M. de Rosbourg ne répondit que par un salut gracieux, et attirant à lui Marguerite et Sophie, il les embrassa avec tendresse.

« Oh ! papa, dit Marguerite en serrant les bras autour de son cou, que c’est ennuyeux de vous quitter et de me coucher !

— Je vais prolonger la soirée en montant jusque chez toi, mon enfant, » répondit M. de Rosbourg.

Et la prenant dans ses bras, il l’emporta jusque dans sa chambre, à la grande joie de Marguerite, qui répétait en l’embrassant :

« Oh ! que c’est bon un papa ! maman avait bien raison.

M. DE ROSBOURG.

En quoi avait raison ta maman ? Que disait-elle ?

— Maman disait que vous étiez le plus beau et le meilleur des hommes ; que sans moi elle mourrait de chagrin ; qu’elle ne pouvait pas être heureuse sans vous, et beaucoup d’autres choses encore. Et puis elle pleurait si souvent et si fort, que je pleurais quelquefois aussi ; alors elle essuyait ses yeux, elle souriait et m’embrassait. »

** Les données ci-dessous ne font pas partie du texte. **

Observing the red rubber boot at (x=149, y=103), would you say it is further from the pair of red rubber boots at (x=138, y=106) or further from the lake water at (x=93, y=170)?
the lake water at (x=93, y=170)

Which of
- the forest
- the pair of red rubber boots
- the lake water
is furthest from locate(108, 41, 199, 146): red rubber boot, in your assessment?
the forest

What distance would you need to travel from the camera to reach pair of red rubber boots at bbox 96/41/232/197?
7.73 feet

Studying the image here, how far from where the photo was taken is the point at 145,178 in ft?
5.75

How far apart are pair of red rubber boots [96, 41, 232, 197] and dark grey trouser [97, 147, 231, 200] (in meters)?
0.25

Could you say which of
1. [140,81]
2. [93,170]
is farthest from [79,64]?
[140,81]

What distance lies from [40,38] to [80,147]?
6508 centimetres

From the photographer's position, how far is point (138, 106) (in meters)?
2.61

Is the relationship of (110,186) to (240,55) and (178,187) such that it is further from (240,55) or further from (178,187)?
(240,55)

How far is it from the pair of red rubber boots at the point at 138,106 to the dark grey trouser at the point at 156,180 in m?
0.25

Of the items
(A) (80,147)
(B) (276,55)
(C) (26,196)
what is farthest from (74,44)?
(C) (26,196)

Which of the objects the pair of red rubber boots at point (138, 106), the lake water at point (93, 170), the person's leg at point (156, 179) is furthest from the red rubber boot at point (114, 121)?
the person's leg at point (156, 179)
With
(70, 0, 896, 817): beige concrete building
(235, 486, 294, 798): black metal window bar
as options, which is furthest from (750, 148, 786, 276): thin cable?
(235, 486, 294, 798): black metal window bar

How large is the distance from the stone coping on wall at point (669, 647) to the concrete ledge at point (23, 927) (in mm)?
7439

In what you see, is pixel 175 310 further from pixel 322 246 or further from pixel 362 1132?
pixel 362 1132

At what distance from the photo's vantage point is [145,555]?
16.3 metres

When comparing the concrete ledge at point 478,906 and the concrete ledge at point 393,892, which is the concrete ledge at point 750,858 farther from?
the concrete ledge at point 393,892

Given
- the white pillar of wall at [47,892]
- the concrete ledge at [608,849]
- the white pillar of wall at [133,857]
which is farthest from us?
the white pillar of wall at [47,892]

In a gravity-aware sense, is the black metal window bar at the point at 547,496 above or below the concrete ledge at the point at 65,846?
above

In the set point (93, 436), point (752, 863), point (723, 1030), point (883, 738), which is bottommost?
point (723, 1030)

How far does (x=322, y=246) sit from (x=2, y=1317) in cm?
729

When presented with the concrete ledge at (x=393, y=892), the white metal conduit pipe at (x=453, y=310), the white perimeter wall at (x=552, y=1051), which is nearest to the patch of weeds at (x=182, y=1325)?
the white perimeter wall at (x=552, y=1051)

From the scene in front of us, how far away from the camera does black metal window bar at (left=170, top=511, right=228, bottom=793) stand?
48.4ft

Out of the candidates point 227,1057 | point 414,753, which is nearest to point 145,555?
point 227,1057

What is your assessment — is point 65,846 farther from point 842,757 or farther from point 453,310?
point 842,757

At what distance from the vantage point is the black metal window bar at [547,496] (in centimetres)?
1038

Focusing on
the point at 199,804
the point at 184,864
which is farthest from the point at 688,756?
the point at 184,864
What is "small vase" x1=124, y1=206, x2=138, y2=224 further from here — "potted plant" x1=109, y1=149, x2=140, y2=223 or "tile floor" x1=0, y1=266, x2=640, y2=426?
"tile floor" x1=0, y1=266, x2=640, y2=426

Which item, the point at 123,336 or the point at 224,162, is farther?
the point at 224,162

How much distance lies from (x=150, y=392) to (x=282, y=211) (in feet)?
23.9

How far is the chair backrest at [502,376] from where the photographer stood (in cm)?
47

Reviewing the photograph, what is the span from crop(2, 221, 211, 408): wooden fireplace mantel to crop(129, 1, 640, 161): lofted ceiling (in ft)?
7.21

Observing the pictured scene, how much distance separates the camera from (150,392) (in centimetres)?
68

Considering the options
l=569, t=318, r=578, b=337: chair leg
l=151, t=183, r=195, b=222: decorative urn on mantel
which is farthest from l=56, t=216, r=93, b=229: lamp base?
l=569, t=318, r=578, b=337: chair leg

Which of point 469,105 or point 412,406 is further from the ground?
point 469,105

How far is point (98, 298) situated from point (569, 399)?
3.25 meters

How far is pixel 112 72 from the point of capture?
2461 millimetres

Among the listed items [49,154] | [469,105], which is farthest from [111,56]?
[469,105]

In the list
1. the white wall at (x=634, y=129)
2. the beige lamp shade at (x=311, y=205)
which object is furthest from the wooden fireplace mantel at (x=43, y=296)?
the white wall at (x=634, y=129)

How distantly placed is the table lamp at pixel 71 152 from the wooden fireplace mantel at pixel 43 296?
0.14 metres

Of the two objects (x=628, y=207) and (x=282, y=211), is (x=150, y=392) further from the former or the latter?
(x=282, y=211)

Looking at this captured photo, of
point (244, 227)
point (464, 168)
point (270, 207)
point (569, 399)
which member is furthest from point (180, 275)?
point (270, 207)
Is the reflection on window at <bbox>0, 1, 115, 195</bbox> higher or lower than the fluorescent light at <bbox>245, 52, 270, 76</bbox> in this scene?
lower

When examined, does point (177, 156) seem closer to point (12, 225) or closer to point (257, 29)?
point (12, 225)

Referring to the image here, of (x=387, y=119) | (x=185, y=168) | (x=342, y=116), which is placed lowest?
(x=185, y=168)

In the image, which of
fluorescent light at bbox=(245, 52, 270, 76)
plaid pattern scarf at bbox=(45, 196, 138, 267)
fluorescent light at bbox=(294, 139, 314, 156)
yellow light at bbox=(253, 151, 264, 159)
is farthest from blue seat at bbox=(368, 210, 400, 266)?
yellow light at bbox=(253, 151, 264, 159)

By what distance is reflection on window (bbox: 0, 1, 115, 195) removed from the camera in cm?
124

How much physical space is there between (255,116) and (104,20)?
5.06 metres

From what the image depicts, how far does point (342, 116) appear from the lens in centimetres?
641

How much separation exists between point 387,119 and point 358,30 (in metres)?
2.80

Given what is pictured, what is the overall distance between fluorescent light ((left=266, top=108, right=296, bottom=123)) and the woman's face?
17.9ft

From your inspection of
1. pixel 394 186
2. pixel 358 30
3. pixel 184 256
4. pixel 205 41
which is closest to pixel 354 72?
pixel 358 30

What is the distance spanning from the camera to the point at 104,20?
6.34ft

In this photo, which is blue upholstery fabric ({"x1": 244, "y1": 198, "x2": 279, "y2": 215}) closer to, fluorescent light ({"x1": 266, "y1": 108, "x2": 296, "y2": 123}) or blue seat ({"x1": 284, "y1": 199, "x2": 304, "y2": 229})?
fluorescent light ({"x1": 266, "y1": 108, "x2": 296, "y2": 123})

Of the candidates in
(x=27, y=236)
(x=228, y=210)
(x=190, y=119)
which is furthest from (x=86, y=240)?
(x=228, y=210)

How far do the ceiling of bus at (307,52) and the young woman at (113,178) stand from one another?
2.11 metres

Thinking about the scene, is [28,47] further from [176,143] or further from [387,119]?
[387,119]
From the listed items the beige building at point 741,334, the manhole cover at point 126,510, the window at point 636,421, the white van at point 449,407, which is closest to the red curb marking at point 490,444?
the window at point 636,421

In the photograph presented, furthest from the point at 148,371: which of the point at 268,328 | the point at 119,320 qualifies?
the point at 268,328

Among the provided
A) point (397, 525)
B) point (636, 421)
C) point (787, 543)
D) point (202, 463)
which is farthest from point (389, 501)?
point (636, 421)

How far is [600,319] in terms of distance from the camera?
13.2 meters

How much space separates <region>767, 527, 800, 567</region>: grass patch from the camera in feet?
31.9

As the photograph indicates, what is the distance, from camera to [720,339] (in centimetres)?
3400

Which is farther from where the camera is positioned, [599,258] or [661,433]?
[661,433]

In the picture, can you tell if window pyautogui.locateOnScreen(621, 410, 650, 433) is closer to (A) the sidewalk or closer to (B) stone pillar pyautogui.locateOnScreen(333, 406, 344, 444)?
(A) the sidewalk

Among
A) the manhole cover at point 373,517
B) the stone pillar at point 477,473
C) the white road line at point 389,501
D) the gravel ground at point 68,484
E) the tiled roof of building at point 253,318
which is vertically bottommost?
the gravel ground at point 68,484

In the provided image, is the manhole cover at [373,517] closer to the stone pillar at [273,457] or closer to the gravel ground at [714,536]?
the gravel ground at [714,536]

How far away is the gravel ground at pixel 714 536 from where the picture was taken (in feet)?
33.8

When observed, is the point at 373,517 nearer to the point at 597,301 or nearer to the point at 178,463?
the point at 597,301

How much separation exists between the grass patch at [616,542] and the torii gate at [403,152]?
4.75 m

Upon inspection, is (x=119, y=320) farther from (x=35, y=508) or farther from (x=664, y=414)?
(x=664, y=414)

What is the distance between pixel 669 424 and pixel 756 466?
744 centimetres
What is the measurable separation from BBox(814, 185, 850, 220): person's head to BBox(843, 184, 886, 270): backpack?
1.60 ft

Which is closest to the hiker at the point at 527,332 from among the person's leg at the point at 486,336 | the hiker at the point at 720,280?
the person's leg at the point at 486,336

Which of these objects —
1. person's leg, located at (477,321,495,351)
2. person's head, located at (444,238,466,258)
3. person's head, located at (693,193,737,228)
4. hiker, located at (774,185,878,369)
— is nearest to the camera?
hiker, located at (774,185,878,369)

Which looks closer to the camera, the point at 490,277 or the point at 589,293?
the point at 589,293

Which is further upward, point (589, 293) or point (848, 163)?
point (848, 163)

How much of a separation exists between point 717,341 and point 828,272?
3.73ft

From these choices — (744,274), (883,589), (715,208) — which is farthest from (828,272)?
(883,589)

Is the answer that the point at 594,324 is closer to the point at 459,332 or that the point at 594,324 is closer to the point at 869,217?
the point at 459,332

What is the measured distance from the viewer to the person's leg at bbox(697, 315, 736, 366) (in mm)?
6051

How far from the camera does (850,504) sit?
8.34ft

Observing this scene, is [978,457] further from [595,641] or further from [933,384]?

Tout en causant, Marguerite s’était déshabillée.

MARGUERITE.

À présent, papa, je vais faire ma prière ; voulez-vous la faire avec moi ?

M. DE ROSBOURG.

Oui, je le veux, mon enfant chérie. Prions ensemble, remercions Dieu.

Et passant son bras autour de sa petite Marguerite, il se mit à genoux près d’elle et récita avec elle le Pater, l’Ave et le Credo. Elle ajouta ensuite :

« Mon Dieu, je ne vous prie plus pour le retour de mon cher papa, puisque vous me l’avez rendu ; mais je vous remercie du bonheur que vous nous avez donné à tous les trois. Faites, mon Dieu, que pour vous en remercier je sois toujours bonne et sage, et que je fasse le bonheur de ce cher papa et de ma pauvre maman qui a tant pleuré. »

En finissant, elle se jeta au cou de son père, qui, vaincu par son émotion, la serra dans ses bras et la couvrit de baisers en sanglotant. Marguerite effrayée lui demanda :

« Papa, cher papa, qu’avez-vous ? Pourquoi pleurez-vous ainsi ?

— Mon enfant, ma Marguerite chérie, c’est le bonheur qui fait couler mes larmes ; c’est la joie, la reconnaissance envers Dieu qui m’a ramené près de vous pour jouir d’un bonheur presque trop grand pour ce monde. Mon Dieu, être si heureux après tant d’années de désolation ! »

Et posant Marguerite dans son lit, il se remit à genoux près d’elle et pria, la tête appuyée sur la main de son enfant ; quand il releva son visage baigné de larmes, elle était endormie. Il essuya la main humide de Marguerite, baisa son joli front blanc et pur, lui donna sa bénédiction paternelle, et sortit en se retournant plus d’une fois pour regarder cette charmante petite figure dormant si paisiblement et si gracieusement.